- **SELECTED PASSAGE**
════════════════════

Friday, January 09, 2004


LANE RANGER: Georgia deficient in trauma centers

Lurking under Georgia's radar screen is a public health care crisis that costs hundreds of people their lives each year.

"If Georgia did nothing but become average, we'd save more than 600 lives a year," said Dr. James Patrick O'Neal, state Emergency Medical Services medical director. "If we had a statewide trauma network, we'd save more lives than that."

Vast chunks of Georgia remain unserved by a trauma center, hospitals qualified, equipped and staffed to treat people severely injured in car crashes or other mishaps. Only 14 of the state's hospitals meet the criteria to be designated as trauma centers, and only four, including Atlanta's Grady Memorial Hospital, are designated as Level 1, qualified to give the most extensive level of care.

South of Macon, there is only one Level 1 center, Savannah's Memorial Health University Medical Center.

A large group of Georgia lawmakers heard a heartfelt plea from health care professionals and safety advocates at a Thursday breakfast gathering to do more to address the lack of quality trauma care.

"It is costing more and more to provide this service," said Dr. M. Gage Ochsner, the Savannah facililty's director of trauma services. "Most of our trauma centers have provided it as a community service, but when it starts driving them into the ground, they have to look at [eliminating] it."

O'Neal said two-thirds of Georgia's hospitals are operating in the red, making it more difficult to justify providing expensive trauma coverage.

Complicating the issue even further, said Ken Beverly, chairman of the board for the Georgia Hospital Association, is Georgia's lack of a Good Samaritan law shielding physicians from many of the liabilities involved in emergency room work.

"Doctors don't want to go into emergency rooms," he said.

════════════════════

[Collected data]

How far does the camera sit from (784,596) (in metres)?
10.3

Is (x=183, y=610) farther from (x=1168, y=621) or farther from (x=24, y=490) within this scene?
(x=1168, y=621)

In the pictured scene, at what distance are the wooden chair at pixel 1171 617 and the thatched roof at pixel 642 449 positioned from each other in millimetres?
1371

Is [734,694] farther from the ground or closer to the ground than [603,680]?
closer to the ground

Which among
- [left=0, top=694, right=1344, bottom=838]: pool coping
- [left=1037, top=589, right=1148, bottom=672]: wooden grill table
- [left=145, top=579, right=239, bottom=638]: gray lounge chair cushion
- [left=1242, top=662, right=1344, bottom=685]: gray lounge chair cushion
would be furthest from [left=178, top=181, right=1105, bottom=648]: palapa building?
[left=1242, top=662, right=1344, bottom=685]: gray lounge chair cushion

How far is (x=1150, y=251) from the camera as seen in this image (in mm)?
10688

════════════════════

Copy out the whole news article on Georgia's shortage of trauma centers, word for word, from its date line to its final quotation.

- **SOLUTION TO THE PROBLEM**
Friday, January 09, 2004


LANE RANGER: Georgia deficient in trauma centers

Lurking under Georgia's radar screen is a public health care crisis that costs hundreds of people their lives each year.

"If Georgia did nothing but become average, we'd save more than 600 lives a year," said Dr. James Patrick O'Neal, state Emergency Medical Services medical director. "If we had a statewide trauma network, we'd save more lives than that."

Vast chunks of Georgia remain unserved by a trauma center, hospitals qualified, equipped and staffed to treat people severely injured in car crashes or other mishaps. Only 14 of the state's hospitals meet the criteria to be designated as trauma centers, and only four, including Atlanta's Grady Memorial Hospital, are designated as Level 1, qualified to give the most extensive level of care.

South of Macon, there is only one Level 1 center, Savannah's Memorial Health University Medical Center.

A large group of Georgia lawmakers heard a heartfelt plea from health care professionals and safety advocates at a Thursday breakfast gathering to do more to address the lack of quality trauma care.

"It is costing more and more to provide this service," said Dr. M. Gage Ochsner, the Savannah facililty's director of trauma services. "Most of our trauma centers have provided it as a community service, but when it starts driving them into the ground, they have to look at [eliminating] it."

O'Neal said two-thirds of Georgia's hospitals are operating in the red, making it more difficult to justify providing expensive trauma coverage.

Complicating the issue even further, said Ken Beverly, chairman of the board for the Georgia Hospital Association, is Georgia's lack of a Good Samaritan law shielding physicians from many of the liabilities involved in emergency room work.

"Doctors don't want to go into emergency rooms," he said.